Certified label verifies sustainability claims
With a growing population of affluent middle class, Indian consumers are becoming increasingly aware about environmental and social footprints for products they buy and choices they make. “Indian retailers are weaving the concept of sustainability into their brands’ stories. A certified organic label enables retailers and consumers to make legitimate and verifiable sustainability claims on their textiles products. A GOTS label indicates the use of organic fibers alongwith a environmentally and socially responsible production process,” Gupta explains.
Applauding the various consumer education initiatives undertaken by the government, NGOs, media and brands, Gupta says, “In terms of consumer awareness India is ahead of its neighbors like Pakistan, Bangladesh and Sri Lanka. However, it still can’t compare with a country like Germany. There is some awareness about the concept of sustainability, organic, recycled, etc. among Indian consumers. However, there remains a substantial scope for growth for certified organic textiles in India.”

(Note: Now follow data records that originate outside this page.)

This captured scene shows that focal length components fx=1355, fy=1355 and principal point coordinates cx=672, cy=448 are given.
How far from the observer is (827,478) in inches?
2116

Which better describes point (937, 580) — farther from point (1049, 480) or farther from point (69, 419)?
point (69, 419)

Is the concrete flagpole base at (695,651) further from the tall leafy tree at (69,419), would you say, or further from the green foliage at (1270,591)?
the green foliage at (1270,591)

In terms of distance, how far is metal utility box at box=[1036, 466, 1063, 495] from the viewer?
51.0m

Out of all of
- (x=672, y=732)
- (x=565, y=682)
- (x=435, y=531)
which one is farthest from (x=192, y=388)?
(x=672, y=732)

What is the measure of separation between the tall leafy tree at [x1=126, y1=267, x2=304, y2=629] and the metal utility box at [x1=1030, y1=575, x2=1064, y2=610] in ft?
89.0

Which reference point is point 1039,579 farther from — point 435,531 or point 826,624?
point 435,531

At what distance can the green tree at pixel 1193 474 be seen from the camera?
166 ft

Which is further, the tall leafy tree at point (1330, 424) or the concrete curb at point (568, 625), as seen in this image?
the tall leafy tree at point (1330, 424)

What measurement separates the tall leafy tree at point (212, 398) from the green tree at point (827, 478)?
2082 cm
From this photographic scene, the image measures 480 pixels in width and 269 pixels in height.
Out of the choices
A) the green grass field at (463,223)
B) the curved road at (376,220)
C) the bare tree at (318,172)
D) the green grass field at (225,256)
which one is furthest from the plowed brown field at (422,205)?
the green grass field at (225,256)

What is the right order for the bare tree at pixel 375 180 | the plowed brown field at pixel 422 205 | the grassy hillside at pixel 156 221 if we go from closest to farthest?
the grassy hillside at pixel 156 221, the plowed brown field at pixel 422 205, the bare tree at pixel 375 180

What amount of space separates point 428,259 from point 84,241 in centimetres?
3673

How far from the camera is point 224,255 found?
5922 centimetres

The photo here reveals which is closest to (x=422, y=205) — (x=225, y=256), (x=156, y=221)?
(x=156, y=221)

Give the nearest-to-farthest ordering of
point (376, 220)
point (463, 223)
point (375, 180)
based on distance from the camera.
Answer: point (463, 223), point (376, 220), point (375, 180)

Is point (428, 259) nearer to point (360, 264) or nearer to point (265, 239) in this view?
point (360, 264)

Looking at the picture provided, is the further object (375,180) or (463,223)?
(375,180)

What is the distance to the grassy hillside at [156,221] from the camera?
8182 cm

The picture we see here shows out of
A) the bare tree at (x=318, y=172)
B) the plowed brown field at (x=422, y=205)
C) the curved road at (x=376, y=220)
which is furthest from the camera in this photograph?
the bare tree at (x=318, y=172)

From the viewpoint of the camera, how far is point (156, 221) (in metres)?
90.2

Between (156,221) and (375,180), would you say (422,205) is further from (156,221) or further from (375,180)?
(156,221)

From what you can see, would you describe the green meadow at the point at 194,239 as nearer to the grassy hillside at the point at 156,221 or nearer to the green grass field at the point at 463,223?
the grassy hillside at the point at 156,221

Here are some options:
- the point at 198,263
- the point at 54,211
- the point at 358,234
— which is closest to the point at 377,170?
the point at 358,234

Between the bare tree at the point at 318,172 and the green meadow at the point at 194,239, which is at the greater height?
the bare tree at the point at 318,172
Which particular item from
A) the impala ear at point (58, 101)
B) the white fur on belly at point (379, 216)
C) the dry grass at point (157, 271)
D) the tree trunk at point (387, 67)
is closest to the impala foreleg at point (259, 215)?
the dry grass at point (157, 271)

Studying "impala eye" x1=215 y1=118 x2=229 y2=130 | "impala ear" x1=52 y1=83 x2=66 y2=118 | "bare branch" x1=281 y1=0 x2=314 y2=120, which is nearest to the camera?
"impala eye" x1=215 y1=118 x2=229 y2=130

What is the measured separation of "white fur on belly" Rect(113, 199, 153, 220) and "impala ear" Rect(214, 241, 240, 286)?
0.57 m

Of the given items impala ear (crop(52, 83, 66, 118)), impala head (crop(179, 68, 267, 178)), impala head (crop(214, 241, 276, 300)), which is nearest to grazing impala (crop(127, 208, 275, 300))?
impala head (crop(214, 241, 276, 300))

Educating customers on GOTS
To increase awareness, Gupta advises brands and retailers to educate their customers. GOTS is currently working on a social media strategy and can support brands/retailers with content about organic/sustainability aspects of the standard. He also refutes the allegation that certified organic cannot be trendy. “The list of GOTS approved dyes and chemicals contain 18,000 options from more than 700 suppliers,” says Gupta. “These low impact chemicals inputs can be used to impart effects such as digital printing, pigment printing, easy care finish etc. Similarly, a wide range of non-GMO accessories, permitted in GOTS (Section 184.108.40.206), can be used to impart numerous design/fashion aspects to the clothing,” he adds.
Dealing with violations
GOTS aims to deal with all brand violations stringently. The standard’s website names all companies currently under certification ban. “We encourage everyone to report the misuse of GOTS logo or reference using complaint form given on GOTS website. Consumers and buyers should look for the ‘License Number’ in GOTS Label on the product. This license number can be verified on GOTS website in Public Database,” Gupta says. GOTS certified manufacturers include almost all large-scale textile manufacturers in natural fiber domain in India. Besides, there are more than 1,000 medium and small units that are GOTS certified. These include exporters and other players in the supply chain including ginners/spinners/weavers /dyehouses and sub-contracted operations.
GOTS certified merchandise is available both online and offline channels. “However, the consumer group buying organic prefer to shop online rather than offline,” adds Gupta.